Blackboard jumble blast from the past
Workers preparing to install new interactive white boards at St Mary’s Primary School on St Mary’s Road in Edenderry last Friday uncovered an unintentional time capsule of sorts.
Taking down a board to make way for a new one in what’s now the senior infants’ classroom, the workers uncovered what’s thought to be a blackboard from the 1950s complete with a paragraph written as Gaeilge.
Written in chalk in old Irish, with dots instead of the letter 'h’, the message was almost as clear when it was discovered as it no doubt was when originally written.
“I was born in Ireland in the year 1949,” the message begins. “My father was a very strong man,” its second line reads, before a third describing a mother as being small and either “wirey” or “biddable”, depending on the translation.
The message concludes by explaining that the student went to school every day when they were young, but that they didn’t like it.

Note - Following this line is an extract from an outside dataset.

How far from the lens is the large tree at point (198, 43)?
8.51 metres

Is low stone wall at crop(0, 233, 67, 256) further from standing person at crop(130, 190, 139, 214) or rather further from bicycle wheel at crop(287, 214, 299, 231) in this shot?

The reason behind the dislike isn’t absolutely clear as just two letters of the final word can be made out, but current principal of St Mary’s, Declan Downey, hasn’t ruled out that - with corporal punishment not banned at the time - it’s because the teacher always slapped or hit the student (bualadh).
Now Declan says he’s hoping to have the old blackboard that’s approximately eight foot long and two foot high framed and put on display in the school that now caters for over 450 students and is 103 years old.
If that happens it will create a nice contrast to the present day school, which just last year was given a 'Digital School of Distinction’ award.